Procéder par essai, erreur, puis correction restera sans doute très longtemps la seule manière d’apprivoiser le réel.
Mais tout cela a payé et aujourd’hui nous constatons que nous avons réussi à faire émerger trois briques technologiques dont l’assemblage donne naissance à des dispositifs sommes toute assez harmonieux, simples – la simplicité est notre obsession – mais aussi et surtout performants.

La première brique technologique :

La séparation des urines et des matières fécales par un petit tapis roulant incliné.

Autant il est difficile de traiter le mélange urines + matières fécales (sauf à ajouter un substrat carboné comme de la sciure de bois ou des copeaux, mais cela conduit à une augmentation très forte des volumes et donc à des évacuations très fréquentes du mélange) autant ces deux composants sont faciles à gérer, pris séparément (voir plus loin : le lombricompostage des matières fécales).

Le choix de Sanisphère a été de réaliser cette séparation grâce à un petit tapis roulant incliné, les matières solides restant sur le tapis tandis que les urines s’écoulent vers le bas.

Pour réaliser ce tapis, la préoccupation de Sanisphère a été de viser l’extrême simplicité.

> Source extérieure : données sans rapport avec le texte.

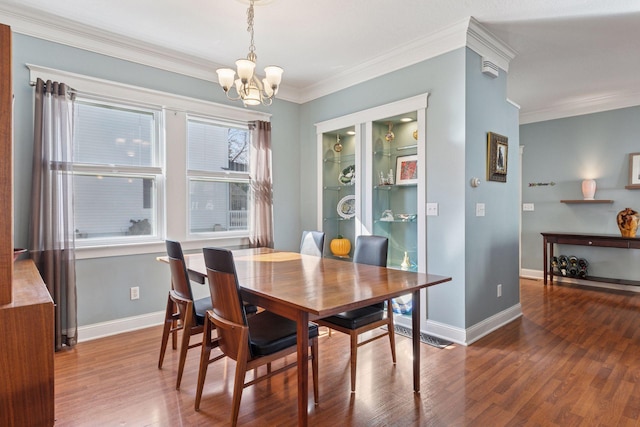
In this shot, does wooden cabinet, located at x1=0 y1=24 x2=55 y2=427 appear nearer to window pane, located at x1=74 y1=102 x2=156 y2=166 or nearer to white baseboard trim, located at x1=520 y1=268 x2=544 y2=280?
window pane, located at x1=74 y1=102 x2=156 y2=166

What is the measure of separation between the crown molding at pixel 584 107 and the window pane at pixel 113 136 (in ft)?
18.3

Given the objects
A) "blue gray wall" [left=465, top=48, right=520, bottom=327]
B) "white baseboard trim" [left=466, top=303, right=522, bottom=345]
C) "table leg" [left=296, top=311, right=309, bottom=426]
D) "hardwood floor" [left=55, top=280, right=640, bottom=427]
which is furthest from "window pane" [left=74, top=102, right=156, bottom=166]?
"white baseboard trim" [left=466, top=303, right=522, bottom=345]

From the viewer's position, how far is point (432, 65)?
317 cm

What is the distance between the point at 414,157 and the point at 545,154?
3.32 m

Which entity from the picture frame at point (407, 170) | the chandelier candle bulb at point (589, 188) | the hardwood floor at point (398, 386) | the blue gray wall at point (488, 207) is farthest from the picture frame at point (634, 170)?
the picture frame at point (407, 170)

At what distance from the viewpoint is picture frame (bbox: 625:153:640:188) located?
468cm

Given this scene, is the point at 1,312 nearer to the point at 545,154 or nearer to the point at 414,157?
the point at 414,157

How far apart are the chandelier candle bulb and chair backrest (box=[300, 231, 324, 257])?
4263 millimetres

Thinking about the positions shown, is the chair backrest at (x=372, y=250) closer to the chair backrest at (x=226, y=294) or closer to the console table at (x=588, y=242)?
the chair backrest at (x=226, y=294)

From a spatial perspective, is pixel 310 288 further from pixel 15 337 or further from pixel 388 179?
pixel 388 179

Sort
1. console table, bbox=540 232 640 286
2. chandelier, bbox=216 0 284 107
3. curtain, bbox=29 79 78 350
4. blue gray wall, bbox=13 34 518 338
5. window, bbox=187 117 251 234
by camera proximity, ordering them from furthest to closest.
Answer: console table, bbox=540 232 640 286 < window, bbox=187 117 251 234 < blue gray wall, bbox=13 34 518 338 < curtain, bbox=29 79 78 350 < chandelier, bbox=216 0 284 107

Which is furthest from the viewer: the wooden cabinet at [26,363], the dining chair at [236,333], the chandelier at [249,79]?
the chandelier at [249,79]

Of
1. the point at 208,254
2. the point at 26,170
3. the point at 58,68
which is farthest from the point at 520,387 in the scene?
the point at 58,68

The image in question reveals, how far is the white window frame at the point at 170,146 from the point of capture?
10.1 ft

Mais autant il est facile de « faire compliqué », autant la simplicité est difficile à atteindre.
Les premières réalisations de tapis séparateurs (deux toilettes publiques au Lac des Bouillouses dans les Pyrénées, toilettes toujours en fonctionnement) ont immédiatement révélées de multiples maladies de jeunesse : petites matières fécales, rondes et dures, qui roulent et prennent le chemin des urines, ressorts et pédales d’entraînement qui cassent, bacs réceptionnant les urines qui se bouchent… La quête de la perfection, bien sûr inaccessible, nous permet aujourd’hui d’avoir un parc installé d’environ 600 tapis roulant, fonctionnant par simples renvois mécaniques (pas de moteur électrique) très fiables.

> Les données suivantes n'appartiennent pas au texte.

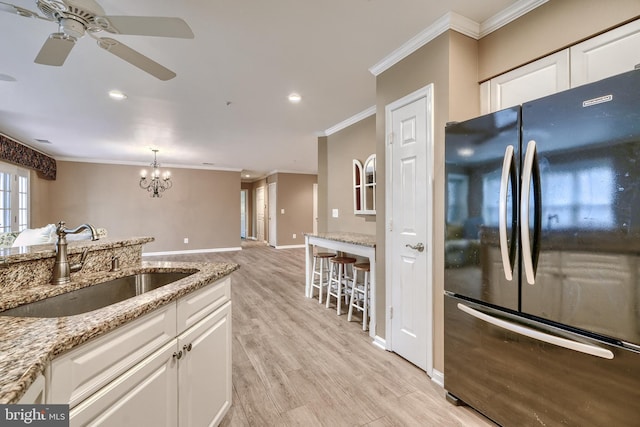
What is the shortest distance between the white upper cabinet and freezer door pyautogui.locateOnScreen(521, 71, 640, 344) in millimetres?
539

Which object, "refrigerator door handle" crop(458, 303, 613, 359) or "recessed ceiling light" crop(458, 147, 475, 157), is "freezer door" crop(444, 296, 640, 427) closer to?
"refrigerator door handle" crop(458, 303, 613, 359)

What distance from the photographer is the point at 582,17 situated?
1.59m

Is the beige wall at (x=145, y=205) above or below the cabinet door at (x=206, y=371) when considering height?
above

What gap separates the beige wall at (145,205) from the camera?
6.94 metres

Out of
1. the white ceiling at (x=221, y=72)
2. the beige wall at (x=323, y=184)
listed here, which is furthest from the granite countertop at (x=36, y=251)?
the beige wall at (x=323, y=184)

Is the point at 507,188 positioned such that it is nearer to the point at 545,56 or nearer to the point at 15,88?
the point at 545,56

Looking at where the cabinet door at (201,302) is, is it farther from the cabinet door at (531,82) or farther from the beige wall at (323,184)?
the beige wall at (323,184)

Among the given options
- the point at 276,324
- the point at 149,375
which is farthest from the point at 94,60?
the point at 276,324

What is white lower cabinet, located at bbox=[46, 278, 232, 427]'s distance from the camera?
2.68 feet

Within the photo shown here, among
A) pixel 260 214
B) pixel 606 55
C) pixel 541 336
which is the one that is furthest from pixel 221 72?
pixel 260 214

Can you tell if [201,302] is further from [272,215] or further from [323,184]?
[272,215]

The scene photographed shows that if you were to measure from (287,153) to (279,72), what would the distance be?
3684 mm

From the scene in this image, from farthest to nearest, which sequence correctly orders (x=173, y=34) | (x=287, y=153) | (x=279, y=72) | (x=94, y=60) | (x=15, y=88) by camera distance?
(x=287, y=153) → (x=15, y=88) → (x=279, y=72) → (x=94, y=60) → (x=173, y=34)

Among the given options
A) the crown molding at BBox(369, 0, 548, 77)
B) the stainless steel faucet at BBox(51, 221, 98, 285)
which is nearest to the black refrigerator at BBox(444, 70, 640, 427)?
the crown molding at BBox(369, 0, 548, 77)
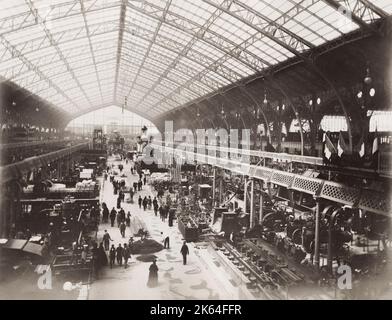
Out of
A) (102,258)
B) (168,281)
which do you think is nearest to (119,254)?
(102,258)

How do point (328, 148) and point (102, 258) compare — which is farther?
point (102, 258)

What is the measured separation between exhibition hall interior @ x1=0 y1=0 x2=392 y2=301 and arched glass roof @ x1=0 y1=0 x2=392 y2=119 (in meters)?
0.14

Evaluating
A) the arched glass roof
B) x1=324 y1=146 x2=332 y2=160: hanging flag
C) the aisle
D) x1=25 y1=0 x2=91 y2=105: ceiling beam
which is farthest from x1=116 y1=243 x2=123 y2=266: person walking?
x1=25 y1=0 x2=91 y2=105: ceiling beam

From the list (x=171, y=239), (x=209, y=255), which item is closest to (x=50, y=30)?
(x=171, y=239)

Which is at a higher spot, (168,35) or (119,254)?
(168,35)

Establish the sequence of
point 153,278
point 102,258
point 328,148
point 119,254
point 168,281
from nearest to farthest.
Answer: point 328,148
point 153,278
point 168,281
point 102,258
point 119,254

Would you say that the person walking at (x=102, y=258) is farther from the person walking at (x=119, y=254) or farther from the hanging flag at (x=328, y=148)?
the hanging flag at (x=328, y=148)

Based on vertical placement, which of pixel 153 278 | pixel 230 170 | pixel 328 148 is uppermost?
pixel 328 148

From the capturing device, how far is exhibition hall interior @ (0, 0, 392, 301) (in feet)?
38.8

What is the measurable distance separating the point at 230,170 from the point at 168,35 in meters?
13.0

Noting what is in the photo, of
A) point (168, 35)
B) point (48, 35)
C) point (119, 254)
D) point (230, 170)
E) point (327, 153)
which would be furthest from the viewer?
point (168, 35)

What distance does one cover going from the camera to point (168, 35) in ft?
93.9

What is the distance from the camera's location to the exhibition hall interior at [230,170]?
11.8 meters

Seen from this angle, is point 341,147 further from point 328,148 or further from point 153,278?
point 153,278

Certains de nos clients nous ont apportés leurs compétences très pointues : ainsi, après un test à l’usure simulant un siècle de fonctionnement (un million de coups de pédale), nous avons constaté que l’axe en inox qui tournait à l’intérieur d’un palier en poly éthylène avait été – très légèrement – usé par ce palier en plastique : « le mou mange le dur » nous a expliqué ce client, métallurgiste à Saint-Jean-de-Maurienne et Président du Club Alpin Français local.

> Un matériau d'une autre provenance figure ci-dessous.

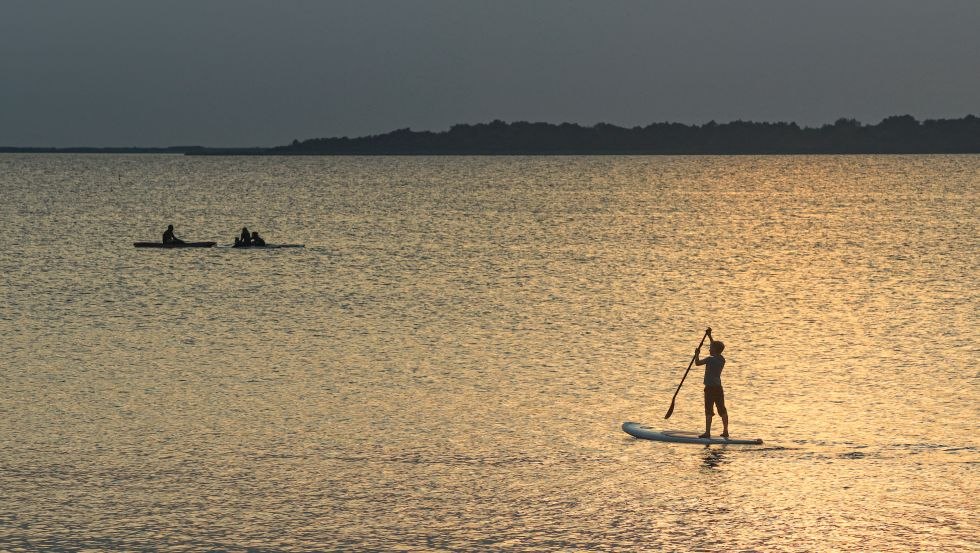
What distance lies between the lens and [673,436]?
2462 centimetres

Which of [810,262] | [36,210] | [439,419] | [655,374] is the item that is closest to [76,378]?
[439,419]

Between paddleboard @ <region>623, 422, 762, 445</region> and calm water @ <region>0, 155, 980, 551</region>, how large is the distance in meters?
0.27

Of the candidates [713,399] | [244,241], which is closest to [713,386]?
[713,399]

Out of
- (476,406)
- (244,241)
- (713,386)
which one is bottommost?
(476,406)

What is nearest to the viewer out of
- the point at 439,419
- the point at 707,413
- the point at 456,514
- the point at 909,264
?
the point at 456,514

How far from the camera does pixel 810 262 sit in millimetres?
76750

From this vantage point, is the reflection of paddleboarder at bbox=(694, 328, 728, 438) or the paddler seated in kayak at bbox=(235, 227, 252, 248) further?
the paddler seated in kayak at bbox=(235, 227, 252, 248)

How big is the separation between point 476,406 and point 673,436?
577cm

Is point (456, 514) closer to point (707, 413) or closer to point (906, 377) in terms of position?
point (707, 413)

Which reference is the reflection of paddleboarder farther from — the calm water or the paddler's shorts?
the calm water

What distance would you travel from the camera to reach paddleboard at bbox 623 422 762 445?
24141 mm

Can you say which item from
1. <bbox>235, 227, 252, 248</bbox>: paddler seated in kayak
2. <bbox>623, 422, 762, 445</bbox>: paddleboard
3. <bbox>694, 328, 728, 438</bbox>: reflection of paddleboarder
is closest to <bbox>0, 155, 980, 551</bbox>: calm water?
<bbox>623, 422, 762, 445</bbox>: paddleboard

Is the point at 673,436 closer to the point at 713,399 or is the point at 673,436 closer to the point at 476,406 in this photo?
the point at 713,399

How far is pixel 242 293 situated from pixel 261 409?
2833 cm
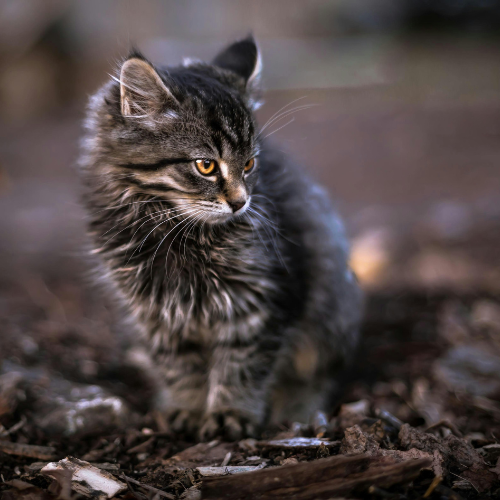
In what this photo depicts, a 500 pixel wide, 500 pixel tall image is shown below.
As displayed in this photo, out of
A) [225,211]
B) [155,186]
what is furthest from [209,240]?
[155,186]

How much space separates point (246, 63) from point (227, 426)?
7.30 ft

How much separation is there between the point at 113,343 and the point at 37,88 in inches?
392

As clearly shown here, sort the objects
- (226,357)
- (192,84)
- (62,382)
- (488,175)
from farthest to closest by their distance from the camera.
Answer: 1. (488,175)
2. (62,382)
3. (226,357)
4. (192,84)

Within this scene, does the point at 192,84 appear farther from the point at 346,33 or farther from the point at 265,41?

Mais c’est aussi un fournisseur qui nous a orientés vers les ressorts biconiques (bien connus dans le milieu des remontées mécaniques des stations de ski) ressorts qui ne cassent plus !
Tout au long de cette mise au point, jamais achevée, Sanisphère a balisé son chemin en déposant des brevets (portefeuille actuel : 14 brevets actifs).